À Sulawesi, une peinture rupestre raconte une scène vieille de 51 000 ans

Sulawesi: une scène rupestre narrative de 51 000 ans
By Aalmarusy - Own work, CC BY-SA 4.0, Link

Dans la grotte Leang Karampuang, en Indonésie, des chercheurs datent une scène rupestre narrative à plus de 51 000 ans: préhistoire, récit, chasse ou rituel.

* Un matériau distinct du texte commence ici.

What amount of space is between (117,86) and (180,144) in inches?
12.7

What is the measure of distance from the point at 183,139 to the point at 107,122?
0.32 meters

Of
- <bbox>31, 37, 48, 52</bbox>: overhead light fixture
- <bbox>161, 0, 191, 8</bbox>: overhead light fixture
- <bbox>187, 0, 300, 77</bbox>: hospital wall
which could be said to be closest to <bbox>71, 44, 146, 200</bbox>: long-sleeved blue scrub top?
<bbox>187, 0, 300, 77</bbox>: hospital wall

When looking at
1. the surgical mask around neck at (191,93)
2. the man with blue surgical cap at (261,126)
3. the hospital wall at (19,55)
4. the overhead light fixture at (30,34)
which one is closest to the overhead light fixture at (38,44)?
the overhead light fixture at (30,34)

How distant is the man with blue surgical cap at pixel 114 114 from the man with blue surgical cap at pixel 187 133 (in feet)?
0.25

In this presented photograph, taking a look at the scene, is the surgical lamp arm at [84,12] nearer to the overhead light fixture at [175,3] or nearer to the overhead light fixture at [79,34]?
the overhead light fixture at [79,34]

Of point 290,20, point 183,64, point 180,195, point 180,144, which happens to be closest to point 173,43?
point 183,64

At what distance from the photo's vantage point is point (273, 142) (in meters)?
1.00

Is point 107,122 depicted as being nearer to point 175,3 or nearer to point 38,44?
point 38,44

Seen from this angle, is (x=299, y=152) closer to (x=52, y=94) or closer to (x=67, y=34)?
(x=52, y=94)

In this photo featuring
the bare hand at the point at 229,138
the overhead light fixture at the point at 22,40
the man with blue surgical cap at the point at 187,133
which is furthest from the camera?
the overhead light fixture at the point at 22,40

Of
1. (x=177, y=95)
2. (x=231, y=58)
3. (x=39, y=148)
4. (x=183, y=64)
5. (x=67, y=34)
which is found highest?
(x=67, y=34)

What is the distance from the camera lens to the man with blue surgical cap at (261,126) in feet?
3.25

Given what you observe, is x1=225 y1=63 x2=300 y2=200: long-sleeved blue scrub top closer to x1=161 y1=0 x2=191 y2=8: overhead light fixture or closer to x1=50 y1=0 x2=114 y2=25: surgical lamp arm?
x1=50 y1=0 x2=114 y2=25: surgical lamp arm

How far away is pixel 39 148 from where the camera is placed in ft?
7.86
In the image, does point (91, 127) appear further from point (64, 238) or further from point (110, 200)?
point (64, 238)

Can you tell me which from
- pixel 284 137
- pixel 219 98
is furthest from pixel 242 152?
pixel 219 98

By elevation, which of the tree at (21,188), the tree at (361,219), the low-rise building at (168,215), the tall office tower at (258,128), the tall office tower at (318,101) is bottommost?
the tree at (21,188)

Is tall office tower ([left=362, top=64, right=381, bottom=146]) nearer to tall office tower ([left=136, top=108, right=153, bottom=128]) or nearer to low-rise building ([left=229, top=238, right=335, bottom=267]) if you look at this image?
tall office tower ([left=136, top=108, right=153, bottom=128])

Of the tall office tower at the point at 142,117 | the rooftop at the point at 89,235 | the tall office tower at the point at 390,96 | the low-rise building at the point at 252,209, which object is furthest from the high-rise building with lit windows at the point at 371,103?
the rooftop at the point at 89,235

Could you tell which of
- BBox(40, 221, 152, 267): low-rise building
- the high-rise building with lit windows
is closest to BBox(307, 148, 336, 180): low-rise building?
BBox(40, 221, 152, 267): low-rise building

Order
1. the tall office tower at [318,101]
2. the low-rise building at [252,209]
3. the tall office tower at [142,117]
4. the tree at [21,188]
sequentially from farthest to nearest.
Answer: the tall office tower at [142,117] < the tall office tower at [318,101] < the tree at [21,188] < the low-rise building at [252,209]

Sur l’île de Sulawesi, en Indonésie, des scientifiques ont mis au jour une image vieille de plus de 51 000 ans. Ce n’est pas un simple croquis, mais une scène entière avec plusieurs figures, d’où l’enthousiasme autour de la découverte. À ce jour, rien d’aussi ancien montrant un récit — non pas un animal isolé ni un signe, mais une histoire complète — n’avait été documenté ailleurs dans le monde.

Qu’a-t-on trouvé exactement ?

Dans une grotte nommée Leang Karampuang, blottie dans des falaises calcaires, les archéologues ont remarqué un tableau singulier sur la paroi. On y voit un animal sauvage évoquant un porc et trois silhouettes à l’allure humaine. Elles semblent interagir — peut-être une chasse, peut-être une forme de rituel. Le caractère narratif frappe par sa clarté, malgré les incertitudes sur l’action exacte.

Ces peintures étaient scellées sous un mince film de calcaire, et c’est cette couche qu’a analysée l’équipe. Elle a commencé à se former au plus tard il y a 51 200 ans, ce qui signifie que l’œuvre est plus ancienne encore. La méthode de datation est considérée comme précise et largement utilisée en archéologie.

Pourquoi est-ce important ?

Jusqu’ici, les œuvres les plus anciennes semblaient se limiter à des animaux isolés ou à des empreintes de mains. Une scène composée — un récit visuel — n’avait pas été mise au jour pour un âge aussi reculé.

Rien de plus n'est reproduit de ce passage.